Chapter 1, Introduction to Artificial Intelligence and Java, introduces artificial intelligence. It gives a very brief introduction to artificial intelligence, and how we can install and work with Java.
Chapter 2, Exploring Search Algorithms, will introduces two basic search techniques—Dijkstra's algorithm and the A* algorithm.
Chapter 3, AI Games and Rule-Based System, discusses game playing, how game playing works, how we can implement game playing in Java, what rule-based systems are, how we can implement a rule-based system, and how we can perform interfacing with rule-based systems in Java. We'll implement a rule-based system in Prolog and we'll perform the interfacing of Prolog with Java.
Chapter 4, Interfacing with Weka, discusses how to interact with Weka and how to perform interfacing with Weka, so the chapter covers how to download Weka and how to work with datasets.
Chapter 5, Handling Attributes, explains how to handle attributes while developing different kinds of classifiers and clusters. We'll also learn about different techniques for filtering attributes.
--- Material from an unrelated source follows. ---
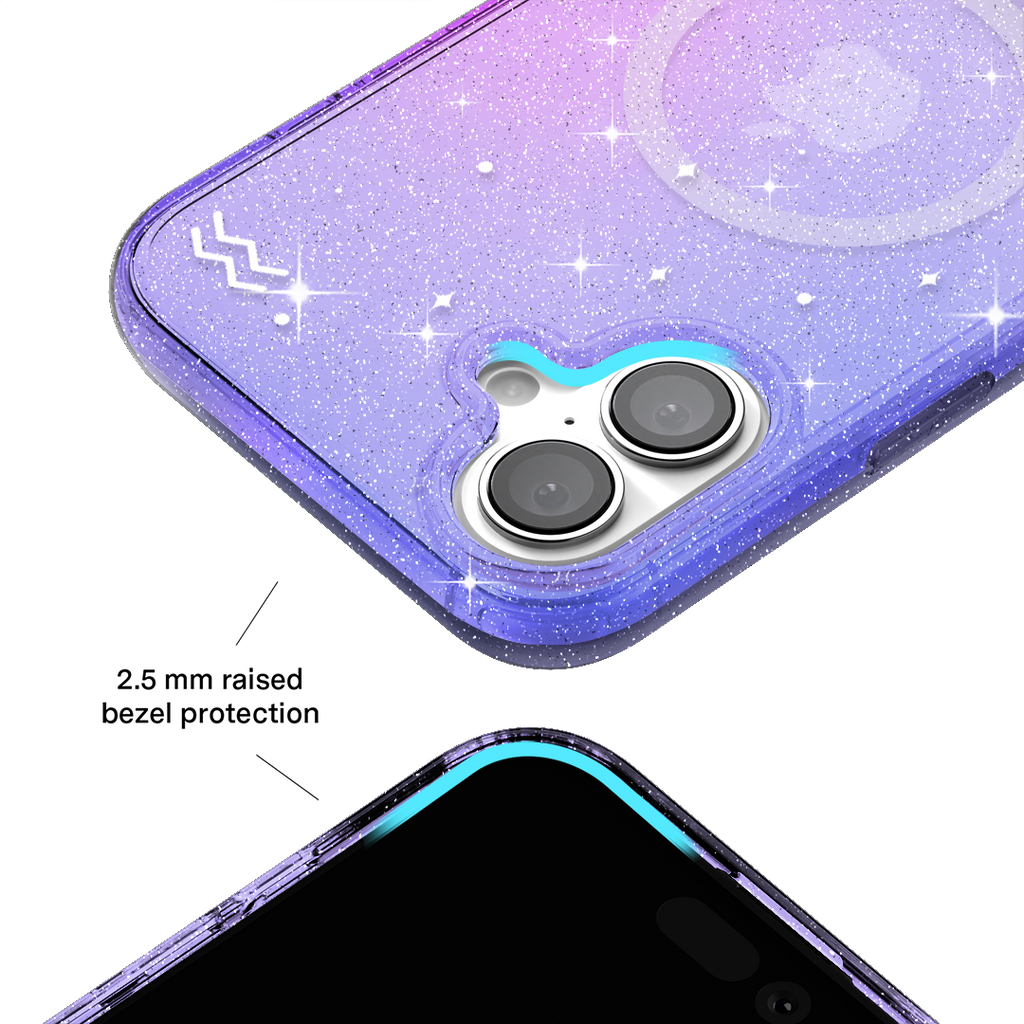 Sanctuary Aquarius iPhone Case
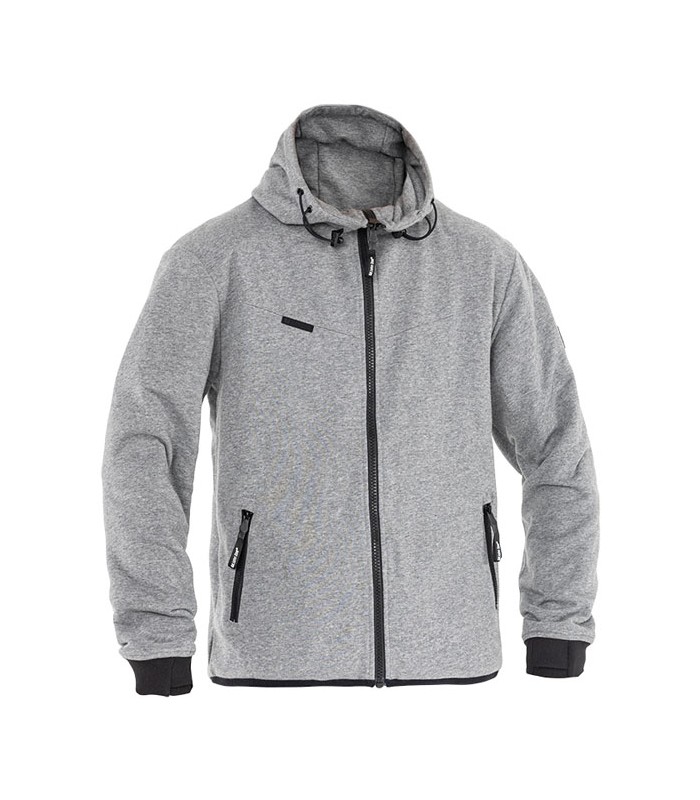 John Doe XTM Hoodie V3 Melange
Chapter 6, Supervised Learning, shows how supervised models are trained, how we can develop a classifier, how we can perform evaluation on a classifier, and how we can make predictions on a classifier.
Chapter 7, Semi-Supervised and Unsupervised Learning, explains the differences between a supervised learning model and a semi-supervised learning model, and we'll implement a semi-supervised model.